Venait-il de dire une chance ? C'est une blague !
— Alors, pourquoi ne pas avoir choisi ces milliers de gens ? je rétorque automatiquement.
— Le programme de recrutement repose sur un tirage au sort des plus stricts afin de sélectionner les adultes les plus solides de la nation. Et je dois dire que votre santé psychologique et physique est exceptionnelle Mademoiselle Taylor. Si vous le souhaitez, je peux vous transmettre votre dossier médical afin que vous le constatiez par vous-même.
— Je veux bien. Maintenant que vous avez fait votre petit pitch de promotion. J'aimerais savoir quelles sont les démarches pour refuser cette mission. Je ne peux m'empêcher de poser la question. C'est la seule chose qui me permet de supporter leur présence. Et particulièrement, la présence de la journaliste qui ne cesse de braquer sa "foutue" caméra sur mon visage. Mais il m'en faut plus pour me dégonfler.
— Je crois que vous m'avez mal compris. Il n'existe aucun moyen pour annuler votre participation. Comme le dit la lettre, aucun refus ne sera accepté. Je sais que c'est un chamboulement pour vous. Mais c'est une mission honorable qui mérite qu'on se batte pour elle. Vous allez être une héroïne. Grâce à vous, un nombre impressionnant d'humains pourront être sauvés. C'est le devoir de tout être vivant de sauvegarder son espèce. Il fait une pause et me fixe longuement dans les yeux. Yeux contre yeux.

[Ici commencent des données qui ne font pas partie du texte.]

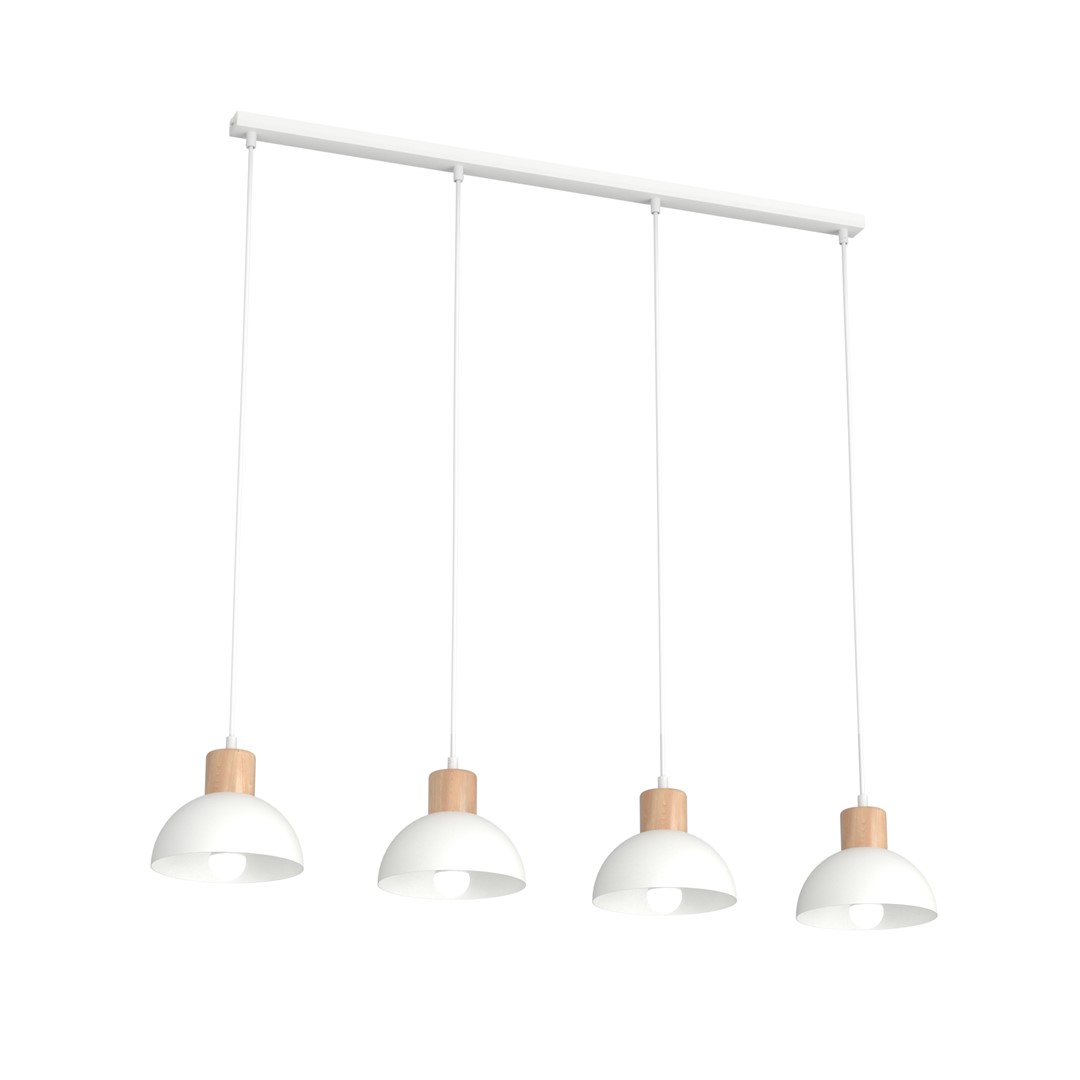 Seco 90cm Wit hanglamp Van Emibig Lighting - De Seco plafondlamp legt de essentie van de Scandinavische stijl vast - waar eenvoudige vormen en natuurlijke elementen samenkomen.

Je reste bouche bée devant son flot de paroles. Mon cerveau est comme éteint, plus aucun mot ne veut sortir de ma bouche. C'est comme si je regardais la scène d'un point de vue extérieur. Je suis hors de mon corps. En choc traumatique surement. Mon regard finit par se poser sur Louis, qui joue plus loin avec sa tablette holographique. Cela suffit à me reconnecter avec moi-même. Je suis bien contente qu'il ne soit pas là pour entendre tout ça. L'homme en costume reprend :
— Je sais que ce n'est pas facile pour vous, mais ce n'est pas un choix, c'est un devoir. Et je vous déconseille d'utiliser le sac près de votre lit.
Mon visage vire au blanc. Comment est-il au courant ? la réponse ne tarde pas à venir.
— Mon homme de main a fait le tour de la propriété et notamment de votre chambre. J'aimerais être clair. Si vous aviez le projet de fuir, cela aurait de regrettables conséquences, Mademoiselle Taylor. Car, voyez-vous, les participants au programme pourront faire venir leur famille dans le prochain vol. Si vous décidiez de faire cette bêtise, votre famille devra rester sur Terre et elle mourra, car bientôt les chances de vie ici seront bien minces. M'avez-vous bien compris ? il est question de sauver l'humanité et notamment votre mère et votre petit frère Louis. Maintenant si vous le voulez bien je vais vous décrire les prochaines étapes avant votre départ.